[ワンポイント講座]在宅勤務者の労働時間はどのように取り扱うのか

テレワーク人口倍増アクションプラン 水曜日恒例となりました「人事労務ワンポイント講座」ですが、今日はその第6回です。近年、企業が積極的に在宅勤務制度を導入する動きがみられています。そこで今回は、在宅勤務者の労働時間における注意点についてお話しましょう。


 テレワーカーが就業者人口に占める割合は10.4%(2005年時点)となっていますが、国の施策として2010年までにテレワーク人口を倍増するという方針(画像はクリックして拡大)が出されています。この背景には、育児・介護などの社員の抱える事情が多様化する中において、在宅勤務がワークライフバランスを図る上で有効な働き方の一つとして考えられていることがあります。こうした動きも後押しし、今後、在宅勤務を行う労働者が増加することが予想されていますが、問題となるのがその労働時間の取り扱いです。


 在宅勤務者の労働時間については、自宅で勤務が行われることから勤務の時間帯と日常生活の時間帯が混在せざるを得ない状況が見られ、その労働時間を合理的に算定し難いことから、労働基準法の第38条の2の事業場外労働のみなし労働時間制を適用することが通常です。ただし、そもそも事業場外みなし労働時間制の対象となるのは、事業場外で業務に従事している、使用者の具体的な指揮監督が及ばない、労働時間の算定が困難な業務であるという3つの要件すべて満たしていることが前提となりますが、更に在宅勤務については、通達(平成16年3月5日基発第0305001号)が出されており、更に以下の3つのの要件をすべて満たしている場合にみなし労働時間制が適用されます。
当該労働時間は、起居寝食等私生活を営む自宅で行われること
当該情報通信機器が、使用者の指示により常時通信可能な状態におくこととされていないこと
当該業務が、随時使用者の具体的な指示に基づいて行われていないこと


 そのため、在宅勤務者が自宅内に仕事部屋を持っており、午前10時から12時までを勤務時間と定めるなど、勤務の時間帯と日常生活の時間帯が混在することのないように取り決めがなされているような状態で、会社の具体的な指示に基づいて仕事が行われているのであれば、労働時間を算定しがたいとは言えず、そもそもみなし労働時間制は適用されないということになります。

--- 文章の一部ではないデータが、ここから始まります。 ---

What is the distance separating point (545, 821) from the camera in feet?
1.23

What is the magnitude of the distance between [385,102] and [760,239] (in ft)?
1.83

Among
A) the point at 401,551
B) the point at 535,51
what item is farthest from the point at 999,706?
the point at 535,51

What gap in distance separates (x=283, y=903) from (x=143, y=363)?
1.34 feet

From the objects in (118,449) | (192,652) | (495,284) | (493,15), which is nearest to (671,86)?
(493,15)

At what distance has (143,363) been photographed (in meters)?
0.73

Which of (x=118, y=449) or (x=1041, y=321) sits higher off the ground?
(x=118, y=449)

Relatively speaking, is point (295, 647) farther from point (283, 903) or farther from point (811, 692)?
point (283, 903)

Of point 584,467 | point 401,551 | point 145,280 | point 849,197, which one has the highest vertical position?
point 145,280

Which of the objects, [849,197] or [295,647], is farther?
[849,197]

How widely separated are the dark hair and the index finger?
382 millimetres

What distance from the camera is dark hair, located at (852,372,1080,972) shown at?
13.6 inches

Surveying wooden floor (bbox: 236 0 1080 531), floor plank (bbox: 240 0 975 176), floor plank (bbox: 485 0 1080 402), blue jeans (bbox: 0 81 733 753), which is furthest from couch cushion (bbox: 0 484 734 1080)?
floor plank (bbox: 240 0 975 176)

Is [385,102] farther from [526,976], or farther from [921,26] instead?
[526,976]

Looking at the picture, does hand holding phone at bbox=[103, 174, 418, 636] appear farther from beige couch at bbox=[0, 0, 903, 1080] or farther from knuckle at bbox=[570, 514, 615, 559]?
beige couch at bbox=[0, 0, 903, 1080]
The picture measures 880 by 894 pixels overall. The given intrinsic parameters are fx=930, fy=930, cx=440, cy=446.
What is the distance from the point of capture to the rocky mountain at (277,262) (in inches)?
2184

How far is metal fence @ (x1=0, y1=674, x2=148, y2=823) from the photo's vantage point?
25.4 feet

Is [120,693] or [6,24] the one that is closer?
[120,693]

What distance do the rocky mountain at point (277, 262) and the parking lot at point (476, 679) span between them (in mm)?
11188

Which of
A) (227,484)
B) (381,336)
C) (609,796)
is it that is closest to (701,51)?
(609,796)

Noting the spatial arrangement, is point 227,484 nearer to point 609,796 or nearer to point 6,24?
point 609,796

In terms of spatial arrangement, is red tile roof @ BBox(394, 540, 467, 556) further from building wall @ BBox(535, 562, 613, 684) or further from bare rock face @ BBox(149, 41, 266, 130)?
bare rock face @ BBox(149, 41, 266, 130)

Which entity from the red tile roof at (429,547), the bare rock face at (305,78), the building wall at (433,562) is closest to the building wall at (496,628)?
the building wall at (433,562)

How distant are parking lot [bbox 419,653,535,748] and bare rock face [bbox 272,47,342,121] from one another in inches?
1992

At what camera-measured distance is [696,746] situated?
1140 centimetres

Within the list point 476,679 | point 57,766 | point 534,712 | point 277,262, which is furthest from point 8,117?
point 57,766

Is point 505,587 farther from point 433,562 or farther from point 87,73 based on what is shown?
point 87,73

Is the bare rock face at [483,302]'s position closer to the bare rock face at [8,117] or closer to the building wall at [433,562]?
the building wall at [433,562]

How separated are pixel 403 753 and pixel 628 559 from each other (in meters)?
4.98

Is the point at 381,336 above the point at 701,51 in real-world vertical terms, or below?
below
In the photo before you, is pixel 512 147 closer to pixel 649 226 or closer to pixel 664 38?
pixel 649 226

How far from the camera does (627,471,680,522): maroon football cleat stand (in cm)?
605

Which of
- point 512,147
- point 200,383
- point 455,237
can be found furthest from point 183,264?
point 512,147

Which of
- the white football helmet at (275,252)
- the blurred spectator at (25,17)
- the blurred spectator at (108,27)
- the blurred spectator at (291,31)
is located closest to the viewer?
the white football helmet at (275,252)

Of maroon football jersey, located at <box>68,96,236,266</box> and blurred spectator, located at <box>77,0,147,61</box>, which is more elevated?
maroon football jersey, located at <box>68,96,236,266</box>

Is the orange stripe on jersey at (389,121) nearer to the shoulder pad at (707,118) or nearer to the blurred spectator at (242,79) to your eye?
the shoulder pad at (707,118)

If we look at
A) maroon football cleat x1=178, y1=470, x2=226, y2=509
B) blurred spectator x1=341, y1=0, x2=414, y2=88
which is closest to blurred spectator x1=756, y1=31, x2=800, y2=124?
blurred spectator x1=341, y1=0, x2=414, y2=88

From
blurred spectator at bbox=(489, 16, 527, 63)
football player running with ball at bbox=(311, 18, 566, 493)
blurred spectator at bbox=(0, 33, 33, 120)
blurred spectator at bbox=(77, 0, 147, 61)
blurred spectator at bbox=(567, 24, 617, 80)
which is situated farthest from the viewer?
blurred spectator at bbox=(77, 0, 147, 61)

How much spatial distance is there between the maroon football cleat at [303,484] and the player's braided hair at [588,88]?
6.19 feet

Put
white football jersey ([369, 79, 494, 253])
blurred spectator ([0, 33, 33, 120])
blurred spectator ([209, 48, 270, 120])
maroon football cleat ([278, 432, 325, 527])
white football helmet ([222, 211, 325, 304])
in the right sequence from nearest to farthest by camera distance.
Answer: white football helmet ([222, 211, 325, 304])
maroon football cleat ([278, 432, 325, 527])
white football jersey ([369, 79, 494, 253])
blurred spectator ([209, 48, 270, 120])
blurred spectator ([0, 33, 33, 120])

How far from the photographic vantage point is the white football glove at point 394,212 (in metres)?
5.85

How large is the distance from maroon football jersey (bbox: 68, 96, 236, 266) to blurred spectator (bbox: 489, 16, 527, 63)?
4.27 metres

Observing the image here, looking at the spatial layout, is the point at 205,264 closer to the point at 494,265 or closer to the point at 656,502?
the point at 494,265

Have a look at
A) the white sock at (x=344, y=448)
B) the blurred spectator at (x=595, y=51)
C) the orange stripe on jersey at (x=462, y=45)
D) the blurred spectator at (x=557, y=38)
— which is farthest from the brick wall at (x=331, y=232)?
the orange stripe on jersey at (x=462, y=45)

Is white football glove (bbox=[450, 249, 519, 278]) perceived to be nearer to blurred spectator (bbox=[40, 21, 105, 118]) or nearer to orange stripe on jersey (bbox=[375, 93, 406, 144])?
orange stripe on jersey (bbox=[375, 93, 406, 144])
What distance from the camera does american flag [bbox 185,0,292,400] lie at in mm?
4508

 なお、在宅勤務者にみなし労働時間制を適用する場合であっても、在宅勤務者に仕事を行った時間を業務報告書などに記録してもらうなどして、会社は在宅勤務者の労働時間の状況を把握しておく必要があります。そして、みなし労働時間の時間数と実際の労働時間との間に乖離があれば、所定労働時間数の見直しや業務量・内容の調整等を行うことが求められています。実際に在宅勤務を導入していく場合においては、どのような取扱いにするのかを労使でじっくり協議を行うことが必要でしょう。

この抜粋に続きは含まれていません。